ISR(TIMER2_OVF_vect) {


    // now set up the next value
    // this loop takes roughly 172 cycles (214 including the push/pops) - we have 510, so roughly 50% of the processor going spare for non-audio tasks
    // the low pass filter also takes some cycles

    int outValue;

    // pointers:
    // X = oscillator phase accumulator
    // Y = oscillator step and volume
    // Z = wave pos - needs to add to base
    int tempStep=0;
    char tempPhaseLow=0,tempVolume=0;
    int tempWaveBase=0;
    asm  volatile (
    "ldi %A[outValue],0" "\n\t"
    "ldi %B[outValue],0" "\n\t"
    // oscillator 0
    // uncomment the code below to check
    // that registers aren't getting double assigned
/*    "lds %A[outValue],0x00" "\n\t"

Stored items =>
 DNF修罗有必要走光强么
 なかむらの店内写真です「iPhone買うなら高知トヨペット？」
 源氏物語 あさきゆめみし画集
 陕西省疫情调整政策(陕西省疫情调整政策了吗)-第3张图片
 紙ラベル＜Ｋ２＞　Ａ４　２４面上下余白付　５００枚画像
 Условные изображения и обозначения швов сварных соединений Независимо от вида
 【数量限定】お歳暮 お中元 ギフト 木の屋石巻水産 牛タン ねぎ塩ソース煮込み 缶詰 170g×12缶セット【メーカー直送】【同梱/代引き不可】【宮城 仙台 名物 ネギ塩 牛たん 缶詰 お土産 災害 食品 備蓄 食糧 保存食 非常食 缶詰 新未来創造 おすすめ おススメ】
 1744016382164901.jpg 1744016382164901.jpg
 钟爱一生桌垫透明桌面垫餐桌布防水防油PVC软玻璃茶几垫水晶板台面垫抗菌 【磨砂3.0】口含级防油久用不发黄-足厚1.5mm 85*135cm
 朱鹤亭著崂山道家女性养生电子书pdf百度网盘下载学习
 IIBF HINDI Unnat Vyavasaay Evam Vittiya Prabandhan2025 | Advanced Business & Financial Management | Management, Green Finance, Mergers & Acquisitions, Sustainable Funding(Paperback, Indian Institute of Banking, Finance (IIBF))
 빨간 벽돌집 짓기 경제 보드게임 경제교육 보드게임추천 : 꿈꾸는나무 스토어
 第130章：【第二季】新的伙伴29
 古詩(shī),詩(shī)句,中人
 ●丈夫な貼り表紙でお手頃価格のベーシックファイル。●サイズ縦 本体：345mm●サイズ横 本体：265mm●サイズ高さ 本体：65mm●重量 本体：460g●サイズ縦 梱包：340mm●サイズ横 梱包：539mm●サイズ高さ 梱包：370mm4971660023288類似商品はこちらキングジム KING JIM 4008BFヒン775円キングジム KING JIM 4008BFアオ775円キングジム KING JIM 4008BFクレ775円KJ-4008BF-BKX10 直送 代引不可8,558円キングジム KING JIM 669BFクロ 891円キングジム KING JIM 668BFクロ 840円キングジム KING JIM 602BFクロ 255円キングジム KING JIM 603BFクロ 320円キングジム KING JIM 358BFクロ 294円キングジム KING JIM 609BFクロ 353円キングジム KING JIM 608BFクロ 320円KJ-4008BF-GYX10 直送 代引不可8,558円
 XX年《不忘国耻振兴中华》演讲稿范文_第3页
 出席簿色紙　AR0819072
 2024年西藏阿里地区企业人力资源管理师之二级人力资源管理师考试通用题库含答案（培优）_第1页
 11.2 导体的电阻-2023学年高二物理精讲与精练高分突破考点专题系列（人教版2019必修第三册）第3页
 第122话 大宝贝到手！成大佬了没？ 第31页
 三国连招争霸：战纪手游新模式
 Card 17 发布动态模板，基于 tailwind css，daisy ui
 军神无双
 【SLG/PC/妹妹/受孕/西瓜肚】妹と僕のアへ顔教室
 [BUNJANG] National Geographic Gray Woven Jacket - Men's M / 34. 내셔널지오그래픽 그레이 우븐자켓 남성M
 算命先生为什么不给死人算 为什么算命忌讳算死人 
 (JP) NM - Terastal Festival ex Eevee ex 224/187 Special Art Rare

WORK INSTRUCTION 1 =>
In the timer interrupt code, what does the pointer X hold?
WORK INSTRUCTION 2 =>
Resume the timer interrupt code from the point where it stops.

EXERCISE RESPONSE 1 =>
The oscillator phase accumulator.

EXERCISE RESPONSE 2 =>
    "lds %B[outValue],0x01" "\n\t"
    "lds %A[tempPhaseLow],0x02" "\n\t"
//    "lds %B[tempPhase],0x03" "\n\t"
    "lds %A[tempStep],0x04" "\n\t"
    "lds %B[tempStep],0x05" "\n\t"
    "lds %[tempVolume],0x06" "\n\t"
    "lds %[ZERO],0x07" "\n\t"
    "lds %A[tempWaveBase],0x08" "\n\t"
    "lds %B[tempWaveBase],0x09" "\n\t"
    "lds %A[phaseAccu],0x0a" "\n\t"
    "lds %B[phaseAccu],0x0b" "\n\t"
    "lds %A[stepVolume],0x0c" "\n\t"
    "lds %B[stepVolume],0x0d" "\n\t"   
    "lds %A[waveBase],0x0e" "\n\t"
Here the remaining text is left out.